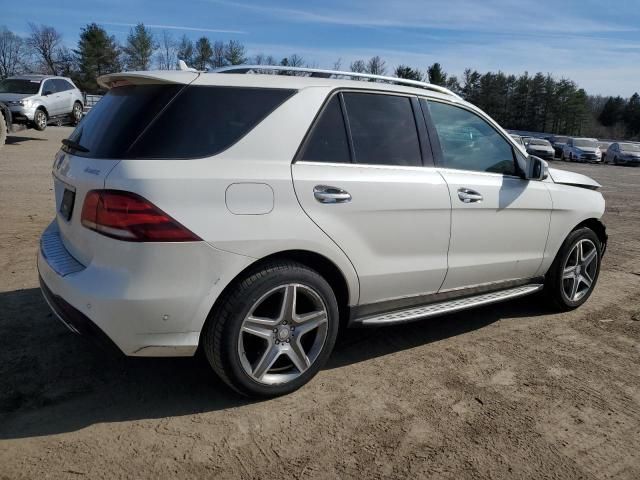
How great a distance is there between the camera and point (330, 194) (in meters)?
3.11

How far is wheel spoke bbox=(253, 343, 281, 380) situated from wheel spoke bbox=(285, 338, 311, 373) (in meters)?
0.08

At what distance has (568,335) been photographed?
170 inches

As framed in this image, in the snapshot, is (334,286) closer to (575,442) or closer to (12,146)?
(575,442)

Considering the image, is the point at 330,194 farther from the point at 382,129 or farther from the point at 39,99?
the point at 39,99

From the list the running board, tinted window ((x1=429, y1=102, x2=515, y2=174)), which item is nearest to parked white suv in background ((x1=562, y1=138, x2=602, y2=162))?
the running board

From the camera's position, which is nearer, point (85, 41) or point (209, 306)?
point (209, 306)

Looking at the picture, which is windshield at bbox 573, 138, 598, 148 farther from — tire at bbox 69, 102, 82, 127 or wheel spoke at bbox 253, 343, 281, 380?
wheel spoke at bbox 253, 343, 281, 380

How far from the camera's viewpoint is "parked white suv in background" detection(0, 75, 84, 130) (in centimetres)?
1689

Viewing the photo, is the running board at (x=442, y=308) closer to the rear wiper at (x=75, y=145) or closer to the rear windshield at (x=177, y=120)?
the rear windshield at (x=177, y=120)

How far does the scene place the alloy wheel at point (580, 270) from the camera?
4.78 m

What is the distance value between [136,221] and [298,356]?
122 cm

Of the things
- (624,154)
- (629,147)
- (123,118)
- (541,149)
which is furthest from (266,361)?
(629,147)

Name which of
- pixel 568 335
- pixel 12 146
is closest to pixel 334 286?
pixel 568 335

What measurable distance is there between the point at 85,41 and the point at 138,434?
2984 inches
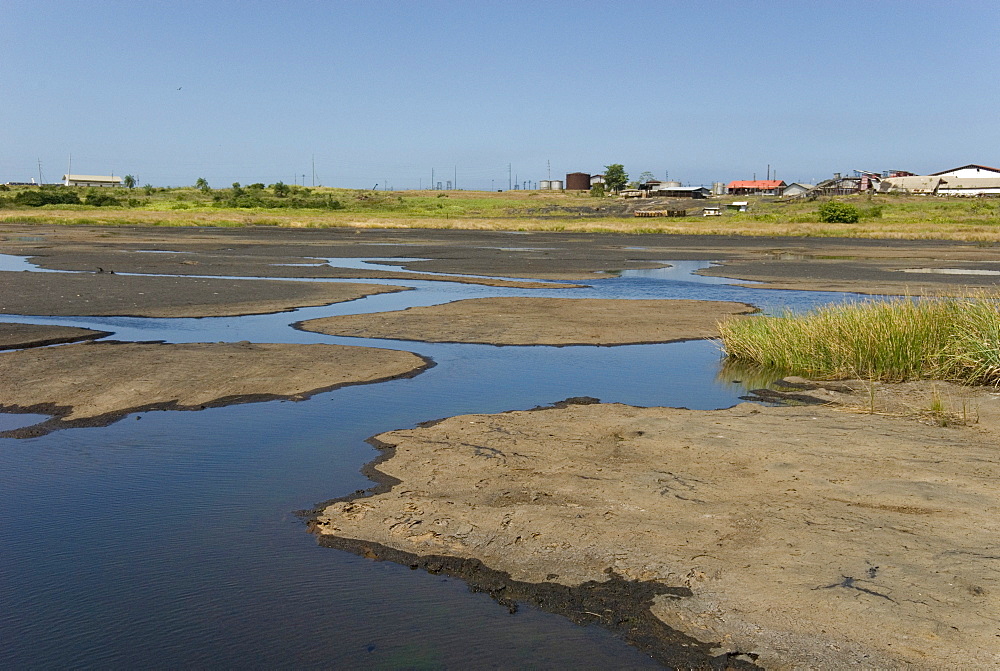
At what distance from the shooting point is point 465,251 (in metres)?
A: 50.0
==========
Scale the data from the line containing "Of the things" through the end of the data, both ends included, and reproduce every line without the pictures. In the answers only, multiply each coordinate and distance by 0.2, rounding each result to the number of decimal places the original had, with halves rounded up.

Of the things
- (624,154)
- (629,147)
- (123,118)
- (541,149)
which is furthest from (266,361)?
(126,29)

Name which of
- pixel 568 335
- pixel 12 146
is closest to pixel 334 286?
pixel 114 67

What measurable distance is there between the point at 85,41 and the point at 138,434?
597 inches
At what distance from the shooting point is point 465,251 (in metres)?
A: 10.0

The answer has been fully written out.